地久(ちきゅう)=円地楽、地久楽、円池楽

 高麗楽、双調、準大曲、四拍子、拍子十二、急、拍子十、新楽。舞あり(舞人4人、文舞)。
 渤海楽であったが高麗楽に編入されたが、由来などを記載した記録が少なく詳細は不明。準大曲として舞われるときは後参舞(白浜の項を参照)がある。牟子に右方襲装束(常装束)を着て両肩ともぬがずに、鳳凰甲をかぶり、赤い大きな鼻をした温和な面相の人面をつけて舞う。『体源抄』に、紫宸殿の桜が花盛りなので公卿達が出てきて柱を打って拍子を取りながら催馬楽の「桜人」を歌ったところ、近衛の宿直所にいた多政資らが「地久破」を舞ったとある。次第は、高麗双調音取、破(四拍子、登場および当曲舞)、急(四拍子、当曲舞および退場)。

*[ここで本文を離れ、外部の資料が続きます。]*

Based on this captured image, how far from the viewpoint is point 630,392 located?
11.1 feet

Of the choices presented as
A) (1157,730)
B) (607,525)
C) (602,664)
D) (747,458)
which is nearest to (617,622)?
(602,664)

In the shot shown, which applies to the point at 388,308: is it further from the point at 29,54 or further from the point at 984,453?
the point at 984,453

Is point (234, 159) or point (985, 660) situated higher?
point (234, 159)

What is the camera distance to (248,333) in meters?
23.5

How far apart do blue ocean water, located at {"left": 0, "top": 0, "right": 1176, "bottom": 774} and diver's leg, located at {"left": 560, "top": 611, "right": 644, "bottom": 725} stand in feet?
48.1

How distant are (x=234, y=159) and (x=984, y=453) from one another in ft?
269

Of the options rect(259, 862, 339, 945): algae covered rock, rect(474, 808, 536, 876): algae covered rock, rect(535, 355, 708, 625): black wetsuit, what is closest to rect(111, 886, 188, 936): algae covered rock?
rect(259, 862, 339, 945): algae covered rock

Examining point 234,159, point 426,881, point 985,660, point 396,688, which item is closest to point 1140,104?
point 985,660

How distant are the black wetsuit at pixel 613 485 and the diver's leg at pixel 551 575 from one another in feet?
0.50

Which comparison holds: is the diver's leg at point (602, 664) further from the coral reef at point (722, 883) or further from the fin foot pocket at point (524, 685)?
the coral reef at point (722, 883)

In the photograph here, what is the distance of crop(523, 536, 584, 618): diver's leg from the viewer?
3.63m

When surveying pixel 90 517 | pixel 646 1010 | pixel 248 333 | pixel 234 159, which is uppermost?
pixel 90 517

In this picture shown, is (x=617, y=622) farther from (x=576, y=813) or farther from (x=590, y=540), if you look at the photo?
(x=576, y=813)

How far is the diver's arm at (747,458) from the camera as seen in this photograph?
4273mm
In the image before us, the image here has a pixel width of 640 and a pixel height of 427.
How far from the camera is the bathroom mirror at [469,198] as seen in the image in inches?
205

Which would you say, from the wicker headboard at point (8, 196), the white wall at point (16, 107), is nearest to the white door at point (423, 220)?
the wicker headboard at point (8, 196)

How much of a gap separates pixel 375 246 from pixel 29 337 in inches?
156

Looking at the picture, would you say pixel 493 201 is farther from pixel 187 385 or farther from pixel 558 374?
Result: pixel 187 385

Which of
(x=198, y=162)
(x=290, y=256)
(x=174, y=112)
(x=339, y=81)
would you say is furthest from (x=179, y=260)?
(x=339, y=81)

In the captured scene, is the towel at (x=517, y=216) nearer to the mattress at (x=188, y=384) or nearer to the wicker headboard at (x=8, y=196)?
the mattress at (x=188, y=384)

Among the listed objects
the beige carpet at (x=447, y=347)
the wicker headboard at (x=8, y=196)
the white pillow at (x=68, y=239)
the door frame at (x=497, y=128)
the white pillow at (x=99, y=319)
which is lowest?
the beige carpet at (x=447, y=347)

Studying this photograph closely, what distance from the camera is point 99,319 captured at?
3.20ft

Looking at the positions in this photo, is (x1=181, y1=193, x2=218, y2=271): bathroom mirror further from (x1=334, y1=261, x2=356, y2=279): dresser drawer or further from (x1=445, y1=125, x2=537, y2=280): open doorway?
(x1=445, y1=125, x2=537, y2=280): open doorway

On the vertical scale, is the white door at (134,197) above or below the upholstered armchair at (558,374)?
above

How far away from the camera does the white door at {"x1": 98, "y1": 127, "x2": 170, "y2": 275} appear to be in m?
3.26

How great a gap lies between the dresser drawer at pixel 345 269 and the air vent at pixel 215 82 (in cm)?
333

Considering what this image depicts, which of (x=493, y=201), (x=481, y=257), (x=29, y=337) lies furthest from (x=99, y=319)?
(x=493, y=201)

番舞は「陪臚」。

白浜(ほうひん)=栄円楽

 高麗楽、双調、中曲、四拍子、拍子十、新楽。舞あり(舞人4人)。
 白浜は韓国の地名であるという。「万秋楽」の答舞として舞うときは準大曲となり、後参舞(ごさんまい)がある。舞人の中の三臈と四臈とが舞い終わって一度楽屋に入って後参桴を持って出て、舞台上の他の二人の舞人にこれを渡し、さらに続けて舞う。これを後参舞というが、今はこの作法は行われていない。高麗笛と篳篥との音頭が拍子のない序吹をして、半ばから楽拍子となり助管がつける。舞人は蛮絵装束を着る。番舞は「春庭楽」。

登天楽(とうてんらく)

 高麗楽、双調、小曲、四拍子、拍子九、新楽。舞あり(舞人4人、童舞)。
 童舞の曲であるが近来は大人が舞っている。わが国で作られた曲といわれているが、誰が作ったかは不明である。蛮絵装束を着る。番舞は「五常楽」。

蘇志摩利(そしまり)=廻庭舞

 高麗楽、双調、中曲、四拍子、拍子九、新楽。舞あり(舞人4人)。
 素戔嗚尊(すさのおのみこと)が高天原を下って新羅国に行ったとき、曽尸茂利(そしもり)というところにいたので、その地名をとって曲名にしたという。蓑笠をつけて舞う。近衛天皇の久安年間(1145〜1150)以来舞は絶えていたが、明治38年(1905)日韓併合の記念に林広継に再興の命があったといい、また明治44年(1911)芝葛鎮によって再興されたともいわれている。しかし、最近はまったく公開されていない。番舞は「蘇莫者」。